I don't object or disagree with your perspective experience of God. I'm just warning against the human propensity to confuse this perspective with the actual.

I'm not sure how you're using the word transcendence here. And I don't mean that as a criticism. What do you mean by transcendence in our physical universe?An example would be the transcendency to matter from energy. And then the transcendency to life, from matter and energy. Or the transcendency to consciousness from life. In each instance, a whole new realm of being springs from within a previous realm, the possibility of which could not have been foreseen or anticipated.

Gestalt: where the whole is far greater in scope and effect than the sum of it's parts.

bybee
July 23rd, 2015, 07:50 AM
I like this response.
I would add that whilst I realize that the infinity that is God is beyond my comprehension there is enough available to be known that the seeking is worth the effort.

PureX
July 23rd, 2015, 08:35 AM
I like this response.
I would add that whilst I realize that the infinity that is God is beyond my comprehension there is enough available to be known that the seeking is worth the effort.I think what's available to us in that spark of the Divine that we all have within us as we are bits of "God expressed" (creation). And because it is within us, we can then recognize it within others. Our ability to love, to respect, to appreciate, and to care about others is a manifestation of something Divine, to my way of thinking, because it leads us to a kind of moral transcendence. A morality that transcends our animal nature: survival of the fittest, might makes right, the end justifies the means, etc.,. And this spark is not just within us, we can see it in everything around us, too, if we have the intelligence and the willingness to look for it.

bybee
July 23rd, 2015, 08:46 AM
I think what's available to us in that spark of the Divine that we all have within us as we are bits of "God expressed" (creation). And because it is within us, we can then recognize it within others. Our ability to love, to respect, to appreciate, and to care about others is a manifestation of something Divine, to my way of thinking, because it leads us to a kind of moral transcendence. A morality that transcends our animal nature: survival of the fittest, might makes right, the end justifies the means, etc.,. And this spark is not just within us, we can see it in everything around us, too, if we have the intelligence and the willingness to look for it.

Yup!

glassjester
July 24th, 2015, 03:59 AM
And this spark is not just within us, we can see it in everything around us, too, if we have the intelligence and the willingness to look for it.

Definitely.

This is what I meant when I said God lies beyond, or behind, all physical Creation.
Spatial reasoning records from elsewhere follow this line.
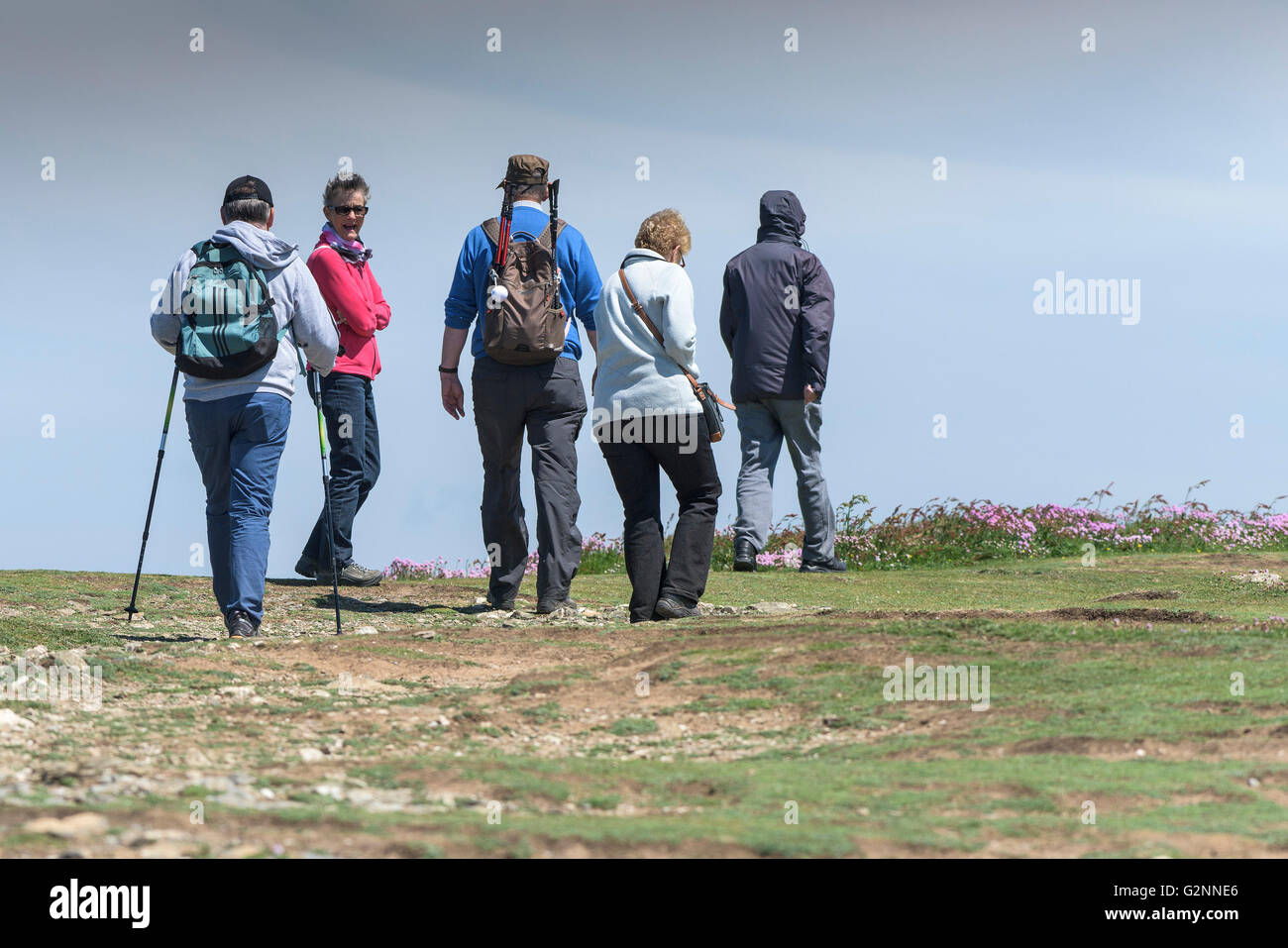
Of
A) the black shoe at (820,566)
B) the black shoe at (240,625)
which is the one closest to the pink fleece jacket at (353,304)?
the black shoe at (240,625)

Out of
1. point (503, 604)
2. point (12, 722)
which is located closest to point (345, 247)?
point (503, 604)

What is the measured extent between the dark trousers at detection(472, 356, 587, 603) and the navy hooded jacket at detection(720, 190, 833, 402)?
3329 mm

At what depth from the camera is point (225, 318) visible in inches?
312

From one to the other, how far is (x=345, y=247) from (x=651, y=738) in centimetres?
593

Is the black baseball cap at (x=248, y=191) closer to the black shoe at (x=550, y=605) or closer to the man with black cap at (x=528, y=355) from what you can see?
the man with black cap at (x=528, y=355)

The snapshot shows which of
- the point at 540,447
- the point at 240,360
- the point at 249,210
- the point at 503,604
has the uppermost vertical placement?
Answer: the point at 249,210

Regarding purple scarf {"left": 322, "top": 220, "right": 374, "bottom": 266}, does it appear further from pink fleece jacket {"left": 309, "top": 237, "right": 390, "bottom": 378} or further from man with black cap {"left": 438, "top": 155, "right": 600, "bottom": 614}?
man with black cap {"left": 438, "top": 155, "right": 600, "bottom": 614}

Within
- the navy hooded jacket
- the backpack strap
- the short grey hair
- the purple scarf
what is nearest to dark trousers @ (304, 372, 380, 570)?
the purple scarf

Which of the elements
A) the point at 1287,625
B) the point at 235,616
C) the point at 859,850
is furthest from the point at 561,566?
the point at 859,850

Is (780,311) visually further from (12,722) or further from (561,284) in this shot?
(12,722)

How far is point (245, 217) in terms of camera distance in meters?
8.22
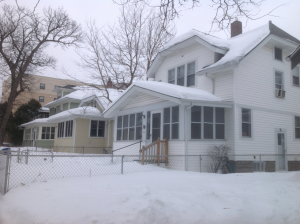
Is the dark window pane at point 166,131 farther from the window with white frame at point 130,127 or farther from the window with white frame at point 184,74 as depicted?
the window with white frame at point 184,74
I think it's this sort of higher-dimensionality of God that resolves any paradox between His immanence and transcendence. They merge into one quality, when you view all of Creation as a screen or veil, beyond which, God lies, and upon which, He shines.



Aristotle describes God as the final cause - the end/goal or fulfillment - of all things. It's God's perfection which inspires all things to "move in wonder," compelled to go from potential to actual. Empedocles called this universal, attractive force "Love."

Aristotle, of course, disagreed - and then went on to write the most rational description of God's immanence and transcendence in the pre-Christian world. Strange.